▶ _To do_:
In the blog post below, condense the paragraph that begins "I have made mistakes before" into a shorter paragraph that keeps its main facts.

▶ _Source text_:
Sitting at home, wondering why people can send out simple tweets and manage to get 2K retweets to their latest blog post? Why it seems that you work so much harder than them to get traffic to your blog, but ultimately fail? Have you ever been honest with yourself?
Well have you? The realization which you might come to right now is that your blog sucks! No, not the design, but the content. Design doesn’t matter all to much whether people will read your content or not. I started Creativeoverflow with a generic template, something I bought on Themeforest. I managed to get traffic right from the start, simply because I wrote unique articles. Articles that people wanted to read.
Now you might be thinking that I’m preaching to the choir here. Well maybe I am, maybe I’m not…that’s for you to decide. My point here is that you’re going to have to fix your content in order to reach your traffic goals. I’m going to show you how in a second, but first I want to let you know that consistency is key. Uniqueness is key. Honesty is key.
I have made mistakes before. The blog started off with a bang, a lot of interested parties and we grew by the thousands. Then I made the mistake of appointing an editor and retracting myself. What did that do for Creativeoverflow? Well, it messed it up. Curated content was put at the top of the list, revenue and advertising was the target and somehow the editor forgot about our audience. The audience that took me a lot of blood, sweat and tears to build up. The audience that kept me awake for nights at end to provide high quality, unique content for. The audience that I built a report with and that trusted me with their focus.
When I started looking at the engagement statistics and the site traffic reports, I immediately saw the difference. Yes, traffic was up, but engagement was down…a lot! I was angry, I was distraught, ultimately it was my fault though. I withdrew myself and left Creativeoverflow in the hands of someone else, someone that I trusted to uphold the brand, company and focus on growth. Sure it did grow, but not for the right reasons…Not for the reasons I started this site.
Then it dawned on me…Creative overflow sucks! How was I going to fix this and bring it back to its previous state of glory? In my situation it led to the editor being fired and then I sat down, mapped out a plan to recover what was lost and started to asses the damage that was done.

▶ _Data for review_:

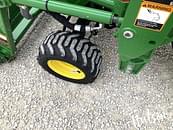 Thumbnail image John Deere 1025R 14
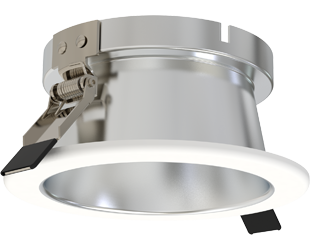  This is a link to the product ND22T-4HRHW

* * *

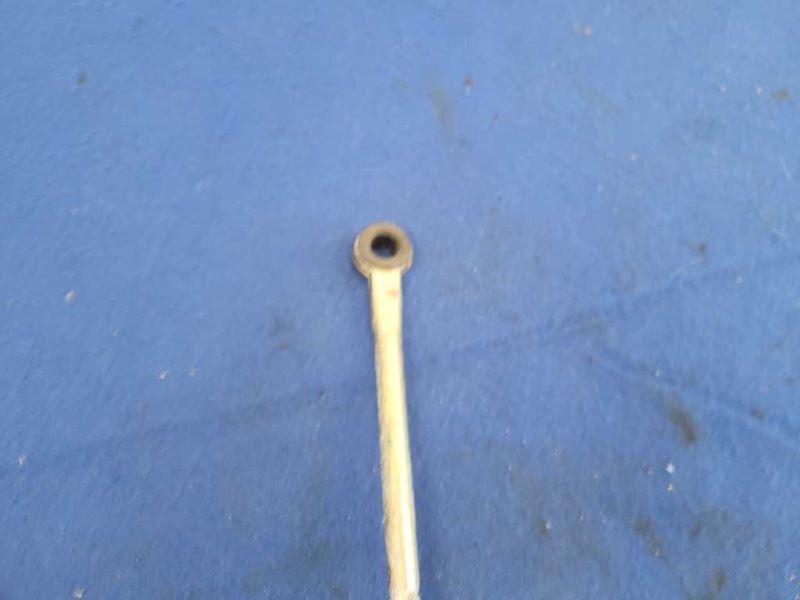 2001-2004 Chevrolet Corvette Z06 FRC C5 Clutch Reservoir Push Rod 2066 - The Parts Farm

▶ _Answer section_:
The blog started strongly and grew by the thousands, but then the writer appointed an editor and stepped back. That hurt Creativeoverflow. Curated content came first, revenue and advertising became the target, and the editor forgot about the audience. The writer had built that audience through hard work and sleepless nights spent providing high-quality, unique content, and it had trusted the writer with its focus.